Was könnte nicht alles passieren? Gefahren in der Natur lauern überall. Doch es gilt mit Vertrauen das Wagnis einzugehen. Foto: Francesca Schellhaas, photocase

Natur erleben - von Wagnis und Vertrauen

01.02.2017

«Natur erleben» wird für viele Eltern immer mehr zu einem Wagnis. Warum das nicht sein sollte, erklärt die Jubla.

«Natur erleben» ist einer der fünf Grundsätze von Jungwacht Blau­ring. Auf den ersten Blick liest er sich wunderbar und einfach umsetzbar – denn wollen wir das nicht alle, als Erwachsene oder Kin­der, draussen sein und die Natur erleben? Im Wald, Schnee oder auf dem Wasser unterwegs sein? Kin­der und Jugendliche sollen ihre Sehnsüchte, und damit auch ihre Sehnsucht nach Natur- und Walder­lebnissen, ausleben können.  

In der Realität wird die Umsetzung des Grundsatzes aber öfters mal schwierig. Viele Eltern wittern über­all Gefahren und wollen ihre Kinder bewahren – vor Schmerzen, Wunden und blauen Flecken. Das Klettern auf Bäume, das Bauen von Baumhäu­sern, das Stauen von Bächen, das in voller Kleidung in einen Teich Sprin­gen – alles keine Dinge, die wirklich gefährlich sind – aber sie sind anar­chisch, ecken vielleicht bei den Nachbarn an und sie machen dreckig – aber glücklich. Diese Haltung be­merken alle Jugendverbände in ihrer Arbeit, und sie zeigt sich im verän­derten Freizeitverhalten der Kinder.  
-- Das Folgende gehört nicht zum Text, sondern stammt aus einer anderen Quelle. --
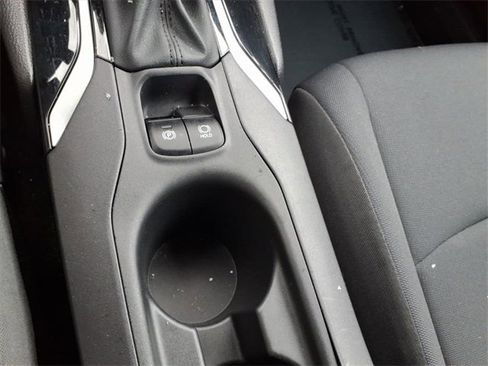 Certified 2022 Toyota Corolla Cross LE image 22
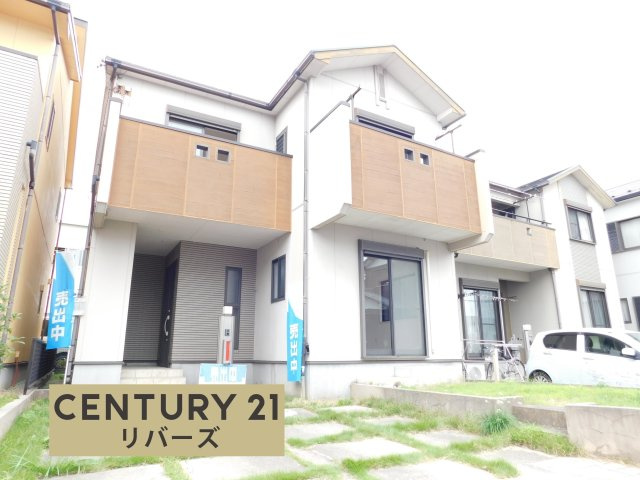 海部郡大治町大字西條字笠見立の中古一戸建の外観|☆２０２５年７月　内装リフォーム済☆　　いつでもご案内出来ます♪（お問合せ当日、平日、水曜、夜間の見学でもＯＫ）　駐車並列２台可！　南面に庭付き♪　全居室で約６．０帖以上で収納完備！　２面バルコニー♪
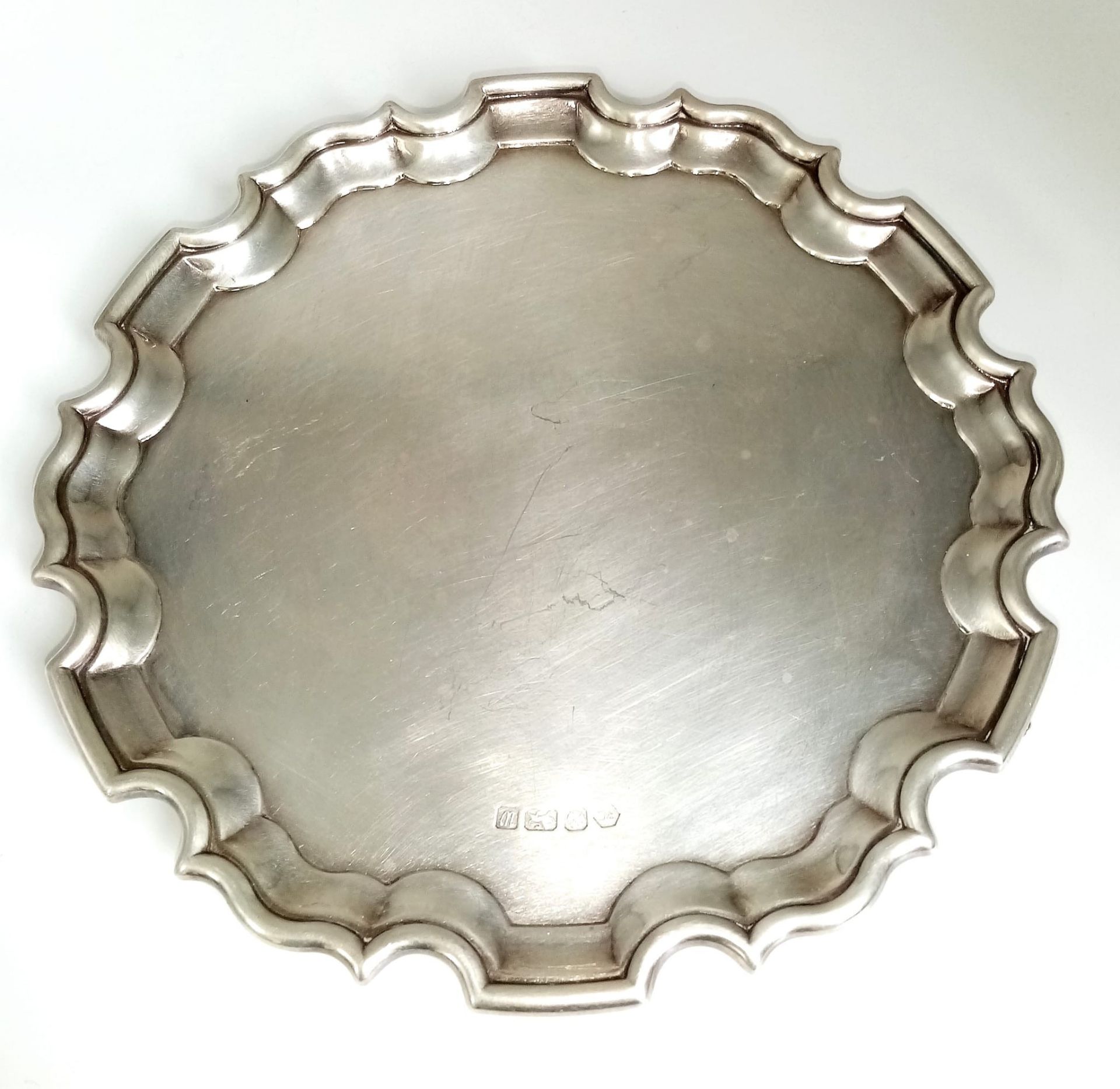 A Vintage Sterling Silver Small Salver Dish on Three Pedestal Feet. 20cm diameter. 391g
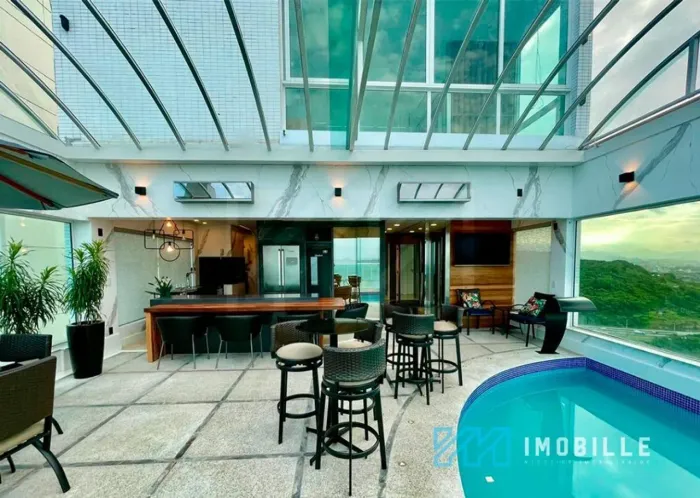 Cobertura Triplex no Edifício Summer Beach em Balneário Camboriú de Frente pro Mar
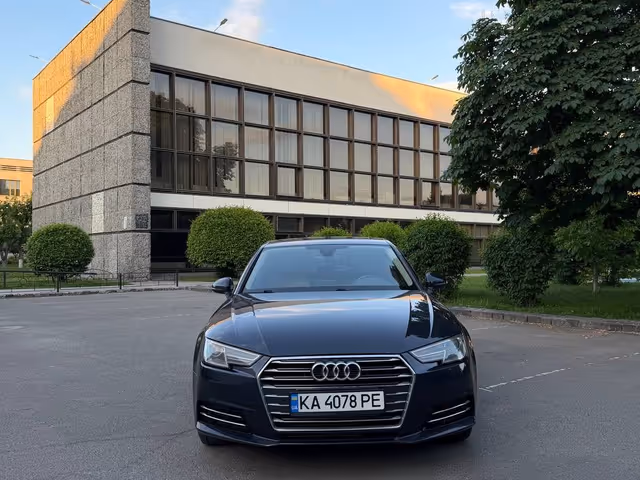 Audi A4 - фото 1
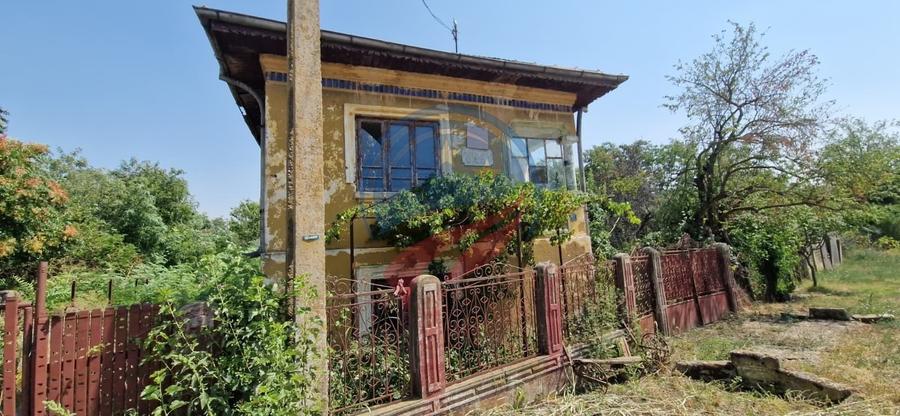 Casă individuală cu 5 camere cu Canalizare în Bâzdâna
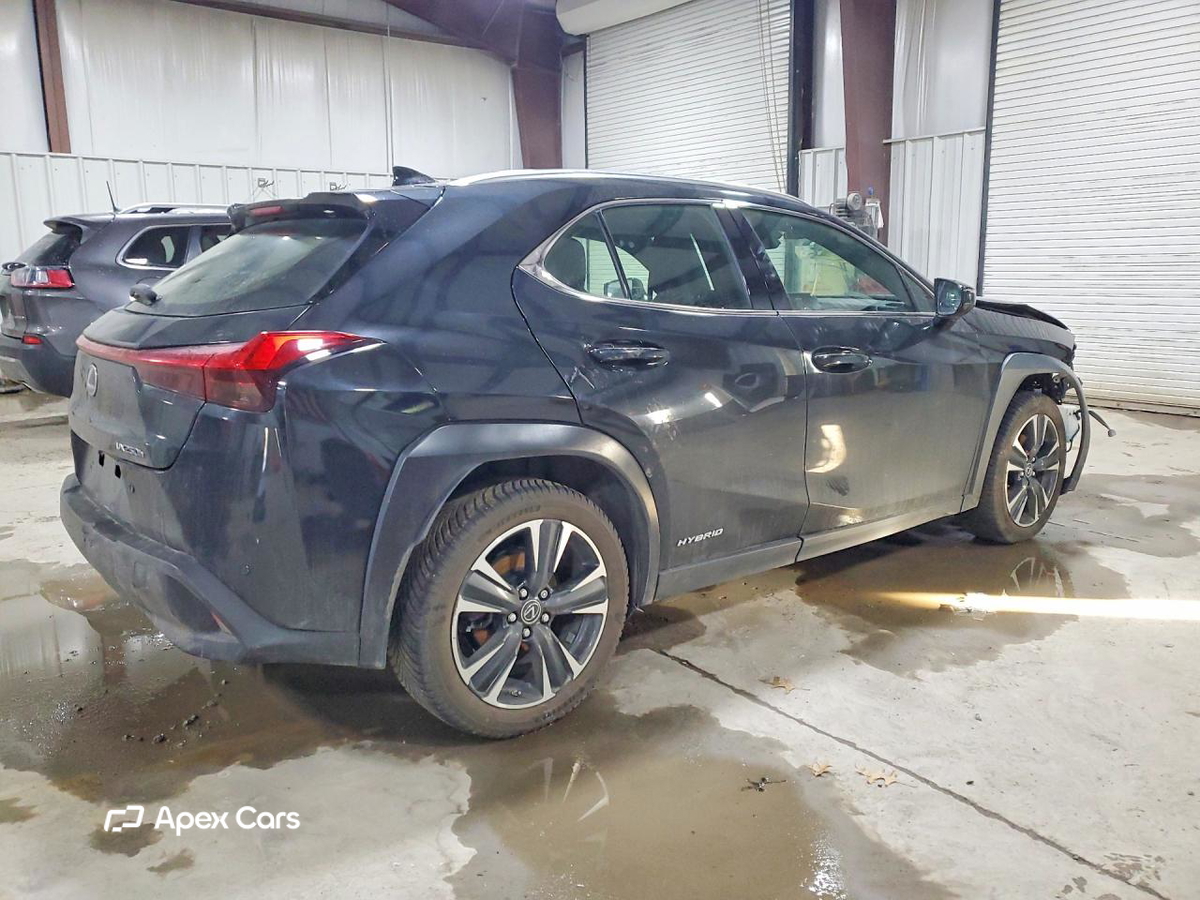 Lexus UX 2021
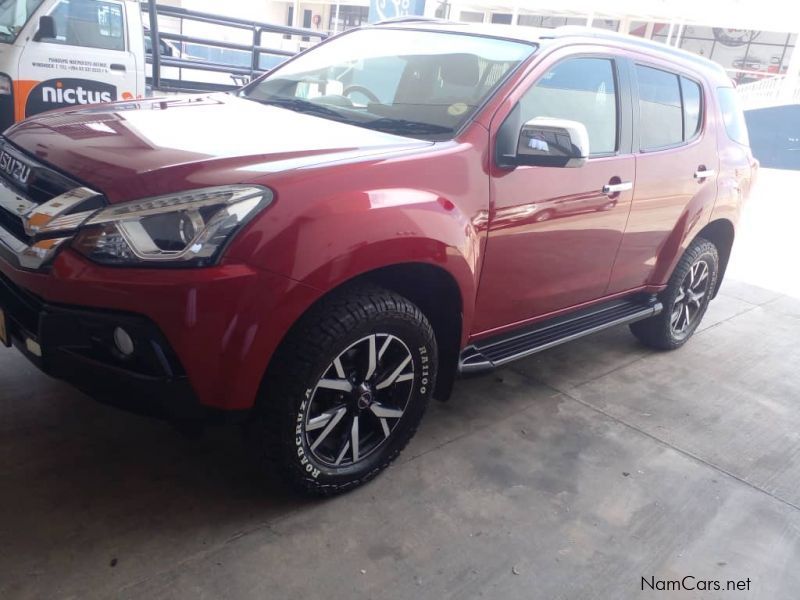 Isuzu MU-X 3.0 4x2 Auto in Namibia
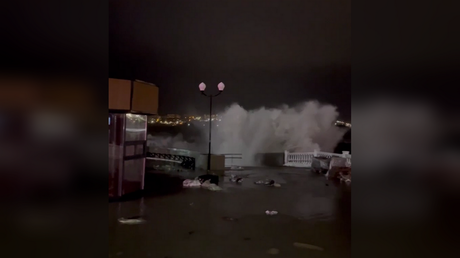 Krim wird von schwerem Sturm heimgesucht (VIDEOS) — RT Russland und die ehemalige Sowjetunion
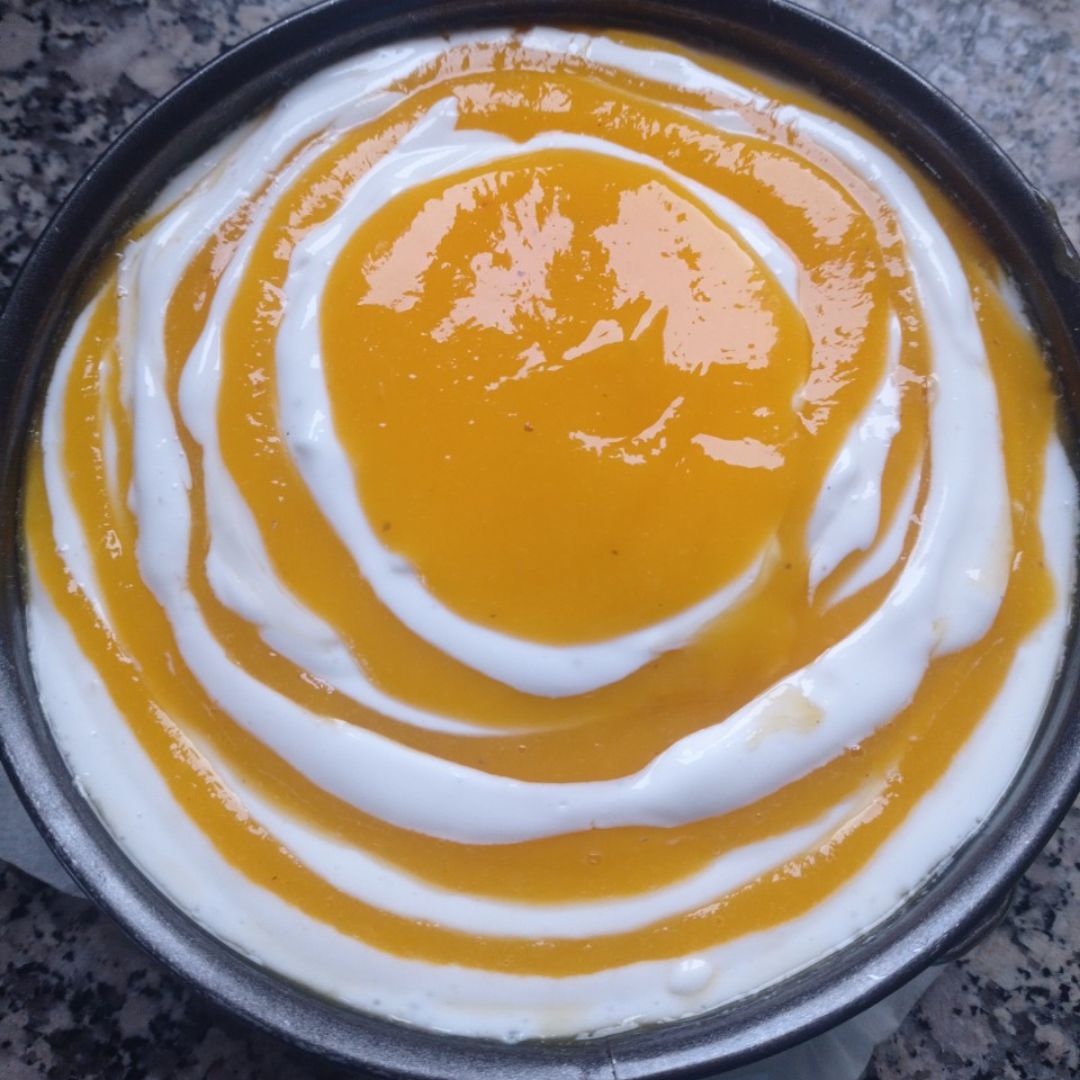 Cheesecake cebra 🦓 de mango 🥭 y coco 🥥 Paso 11 Cheesecake cebra 🦓 de mango 🥭 y coco 🥥 Paso 11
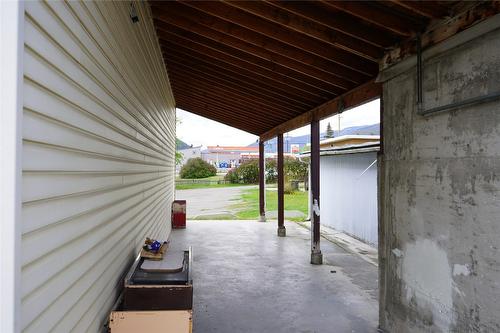 1511 Cariboo Highway, Clinton, BC 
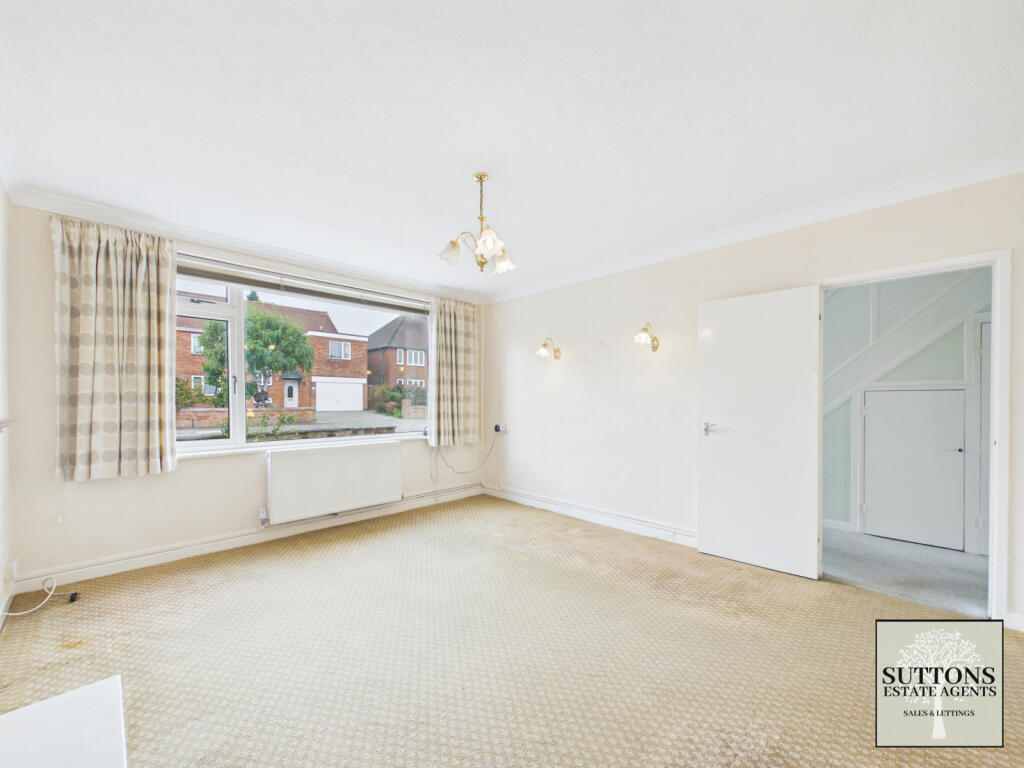 Knoll Drive, Styvechale, Coventry, West Midlands, CV3 5BT photo 4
Einen Menschen zu lieben heisst, ihn so zu sehen, wie Gott ihn gemeint hat.
Fjodor Michailowitsch Dostojewski

Wie damit umgehen? Auf die «Natur zu erleben» gänzlich zu verzichten, ist keine Option. Auf Seite der Jugendverbände wird viel dafür getan, dass eine qualitativ gute (Sicherheits-)Ausbildung bei allen Leitungspersonen Standard wird. Bereits Jungleitende lernen, wie sie mit den Risiken der Natur und in der Natur umgehen und die ihnen anver­trauten Kinder angemessen beglei­ten. Eine Herausforderung ist und bleibt es, diese gute Aubildung ste­tig zu kommunizieren und unter Be­weis zu stellen.

Vertrauen statt Angst

Für alle Seiten – Eltern, Erziehungs­berechtige wie auch Leitungsperso­nen – gilt es, eine Intuition zu entwi­ckeln, wo wirklich Gefahr droht und das Kind geschützt werden muss. Denn das Gegenstück zur Angst ist nicht unbedingt der Mut oder Über­mut, sondern das Vertrauen. Das Vertrauen in die eigene Sicherheit, um loszulassen. Das Vertrauen ins Kind, dass es weiss, was es tut – oder zumindest souverän mit seinem eige­nen Tun umgehen kann. Das Vertrau­en in die Umwelt, dass sie nicht kon­stant bedrohlich ist. Und nicht zuletzt auch das Vertrauen in jugendliche Leitungspersonen im Kinder- und Ju­gendverband: Sie betreuen die ih­nen anvertrauten Kinder zwar an­ders, aber meist äusserst vertrauens­würdig. Mit geschultem Auge für die Schätze und Risiken in der Natur er­möglichen sie den Kindern, in einem anderen Rahmen Natur zu erleben.

Wagnis eingehen

Jemanden zu lieben, hat einmal ein gescheiter Herr gesagt, heisst, je­manden so zu sehen, wie Gott ihn gemeint hat. Die Natur sieht jedes Kind so, mit ihren Blüten, ihren glit­zernden Eiskristallen, ihren zum Auf­stieg verlockenden Bäumen und Ber­gen. Sie sieht uns und begrüsst uns stumm und ohne Kommentar, als mächtige und schöne Kraft des Le­bens. Vertrauen haben und das Na­turerlebnis zulassen – das Wagnis lohnt sich.